IV. BOZMA VE BOZMADAN SONRAKİ YARGILAMA SÜRECİ
1. Mahkemenin 26.12.2013 tarihli kararının süresi içinde davalı vekili tarafından temyiz edilmesi üzerine, Yargıtay (Kapatılan) 13. Hukuk Dairesince verilen 22.12.2104 tarihli ilamla; davalının sair temyiz itirazları reddedilerek, davacının hizmet akdinin 23.05.2011 tarihinde feshedildiği, bu tarihte 818 sayılı Borçlar Kanunu'nun yürürlükte olduğu, bu nedenle davada 6098 sayılı Kanunu'nun 434. maddesi uygulanarak ihbar tazminatının üç katı oranında tazminata hükmedilmesinin usul ve yasaya aykırı olduğu, manevi tazminata hükmedilebilmesi için şahsiyet hakkının hukuka aykırı bir şekilde zarara uğraması gerektiği, davalı ...'nin davacıya gönderdiği fesih ihbarnamesinde, davacının sadakat yükümlülüğüne aykırı davranışlarda bulunduğu, bu durumun şirketin çalışma barışını olumsuz etkilediği, doğruluk ve bağlılığa uymadığı şeklinde beyanda bulunarak sözleşmeyi feshettiği, bu beyanın davacının şahsiyet haklarını haleldar edecek nitelikte olmadığı, bu nedenle manevi tazminat talebi yönünden de davanın reddine karar verilmesi gerektiği gerekçesiyle, kararın bozulmasına karar verilmiştir.

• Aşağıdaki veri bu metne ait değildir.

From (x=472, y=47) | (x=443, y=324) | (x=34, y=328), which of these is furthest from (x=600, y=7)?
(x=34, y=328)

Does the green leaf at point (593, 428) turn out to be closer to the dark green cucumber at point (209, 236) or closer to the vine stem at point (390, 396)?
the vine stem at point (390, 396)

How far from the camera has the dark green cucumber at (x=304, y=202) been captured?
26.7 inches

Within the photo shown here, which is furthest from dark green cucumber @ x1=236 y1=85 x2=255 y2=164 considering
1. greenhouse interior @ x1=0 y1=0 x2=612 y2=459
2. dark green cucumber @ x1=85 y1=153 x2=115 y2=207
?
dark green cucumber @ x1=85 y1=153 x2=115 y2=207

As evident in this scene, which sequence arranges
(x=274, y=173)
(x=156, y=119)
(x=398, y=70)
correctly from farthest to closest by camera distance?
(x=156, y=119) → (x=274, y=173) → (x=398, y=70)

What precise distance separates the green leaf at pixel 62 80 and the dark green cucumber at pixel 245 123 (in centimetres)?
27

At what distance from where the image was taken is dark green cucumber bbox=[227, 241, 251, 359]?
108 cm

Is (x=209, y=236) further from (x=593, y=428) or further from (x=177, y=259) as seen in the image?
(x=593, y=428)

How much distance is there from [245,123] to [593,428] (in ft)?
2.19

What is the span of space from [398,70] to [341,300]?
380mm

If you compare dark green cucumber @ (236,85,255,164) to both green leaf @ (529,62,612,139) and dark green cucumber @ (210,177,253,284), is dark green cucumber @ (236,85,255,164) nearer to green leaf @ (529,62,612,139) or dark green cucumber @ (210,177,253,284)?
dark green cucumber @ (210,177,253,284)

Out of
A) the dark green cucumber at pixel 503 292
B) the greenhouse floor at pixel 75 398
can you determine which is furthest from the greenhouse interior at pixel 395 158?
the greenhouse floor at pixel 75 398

2. Bozmaya kısmen uyan Mahkemenin 15.03.2016 tarihli kararıyla; davalı şirketin haksız olduğu sabit olan fesih işlemini gerçekleştirirken davalının kişilik haklarına zarar verecek, davacıda elem ve ızdıraba neden olacak, sonrasında başka bir şirkette benzer bir işe girmesine engel olacak nedenler ileri sürdüğü, davalının yapılan yargılamada iddialarını ispatlayamadığı, davacının manevi tazminat talep hakkının bulunduğu gerekçesiyle; davanın kısmen kabulüne, 30.382,98 TL maddi, 50.000,00 TL manevi tazminatın dava tarihinden itibaren işleyecek yasal faizi ile birlikte davalıdan alınarak davacıya verilmesine karar verilmiştir.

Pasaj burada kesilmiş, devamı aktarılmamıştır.